Q. I have been in a relationship for over a year; my lover's parents have a very hard time with her being gay. They have known she was gay for approximately five years now and up until a few months ago, her previous lovers were never allowed in her family home. I have now been invited by only when her father is not there. My lover has now stopped seeing them at their home because I am not welcome. She feels if her father cannot accept and try at least once than there is no reason to pretend that they have a true unconditional love for each other. Is there anything I can do? Is my partner wrong, is she being selfish? What advice can we give her parents?
A. The situation you describe is unfortunate to say the least.
Your lover seems to have already come to a decision on how to handle this and so your decision is really whether or not to support her. In other words, you can't control what your lover does, only what your reactions to her actions are.
That said, I think your lover is handling the situation in a mature and responsible way. She has evidently decided that she will only have a continuing relationship with her parents if they are willing to accept her as she is, not as they would wish her to be.
Five years is enough time for parents to "get over" having a gay child. At that point, they've either moved toward acceptance or are hopelessly stuck in some stage of denial. The only way to get them moving again is to give them an ultimatum, which is what your lover has chosen to do. The ball is now in her parents' court, they either accept their daughter's partner or they risk losing her entirely.
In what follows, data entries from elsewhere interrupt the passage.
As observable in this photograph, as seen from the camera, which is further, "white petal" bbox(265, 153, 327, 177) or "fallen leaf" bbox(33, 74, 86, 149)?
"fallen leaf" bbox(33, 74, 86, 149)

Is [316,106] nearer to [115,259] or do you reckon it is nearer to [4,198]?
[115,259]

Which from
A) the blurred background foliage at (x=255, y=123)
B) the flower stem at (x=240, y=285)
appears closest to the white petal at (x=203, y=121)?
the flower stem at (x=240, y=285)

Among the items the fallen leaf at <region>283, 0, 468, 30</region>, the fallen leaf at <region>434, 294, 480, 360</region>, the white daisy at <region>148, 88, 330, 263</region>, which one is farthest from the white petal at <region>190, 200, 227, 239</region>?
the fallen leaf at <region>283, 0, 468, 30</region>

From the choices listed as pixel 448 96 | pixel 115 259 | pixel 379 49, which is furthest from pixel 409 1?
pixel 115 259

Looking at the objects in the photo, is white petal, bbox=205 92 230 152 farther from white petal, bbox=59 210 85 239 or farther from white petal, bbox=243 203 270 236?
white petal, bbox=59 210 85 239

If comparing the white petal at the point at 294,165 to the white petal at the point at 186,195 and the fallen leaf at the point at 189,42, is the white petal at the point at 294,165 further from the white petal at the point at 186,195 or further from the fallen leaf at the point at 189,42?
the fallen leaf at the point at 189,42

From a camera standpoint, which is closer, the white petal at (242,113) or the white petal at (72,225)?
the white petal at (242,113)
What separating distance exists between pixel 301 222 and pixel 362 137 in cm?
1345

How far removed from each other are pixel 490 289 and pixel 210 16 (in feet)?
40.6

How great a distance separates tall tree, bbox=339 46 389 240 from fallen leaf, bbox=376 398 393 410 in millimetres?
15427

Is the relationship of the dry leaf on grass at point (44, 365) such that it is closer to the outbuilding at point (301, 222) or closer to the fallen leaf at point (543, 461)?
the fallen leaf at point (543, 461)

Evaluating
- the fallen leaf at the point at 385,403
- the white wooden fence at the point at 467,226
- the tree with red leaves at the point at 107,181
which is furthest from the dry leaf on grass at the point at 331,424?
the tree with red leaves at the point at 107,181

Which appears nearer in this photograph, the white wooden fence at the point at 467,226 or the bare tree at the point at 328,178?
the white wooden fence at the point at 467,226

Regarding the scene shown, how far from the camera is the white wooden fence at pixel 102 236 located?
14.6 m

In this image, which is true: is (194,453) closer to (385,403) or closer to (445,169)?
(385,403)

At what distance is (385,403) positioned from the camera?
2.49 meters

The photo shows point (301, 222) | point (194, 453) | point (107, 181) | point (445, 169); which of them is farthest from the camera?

This may be just the push her parents need to get them to seek out help with a PFLAG chapter. I remember one couple who came to our meeting after 8 years of knowing their son was gay but never really dealing with it. There was a family wedding upcoming and their son had told them quite plainly that either he came with his lover or he wasn't coming at all. Well, that was enough to drive them to PFLAG where they did start dealing with their own feelings. The story did have a happy ending too, their son and his partner came to the wedding, there was a brief flurry of gossip and then everything went fine. No one had a heart attack, fainting fit, or hysterics.
Another one of our long-time members told me once about the first time her son brought home a lover. She was so nervous and didn't think she could face it but her son insisted and when she met the young man she discovered she liked him a lot and everything was fine. As she said "it's amazing what you can't think you can do but really isn't so hard after all."
There's a lot to be said for trying to put a relationship between parents and adult children on an honest, open footing. Your lover might make clear to them that she wants them to meet you because you are part of her life and that it's important for her that they see her whole life, not just the censored bits. If she can't talk about you or the other "gay parts" of her life, eventually there will be nothing else to talk about but the weather.
Has your lover tried to get your parents to a PFLAG meeting or gotten them some literature? Perhaps her mother would go alone? There is nothing like being in a roomful of other parents who have gone through exactly what she is going through now. For a complete list of PFLAG chapters go to www.pflag.org. You and your partner might consider attending your local chapter as well -- you can get some good practical advice from the parents there and chapters always need gay people. After all, we need to hear your stories to help us understand our own children.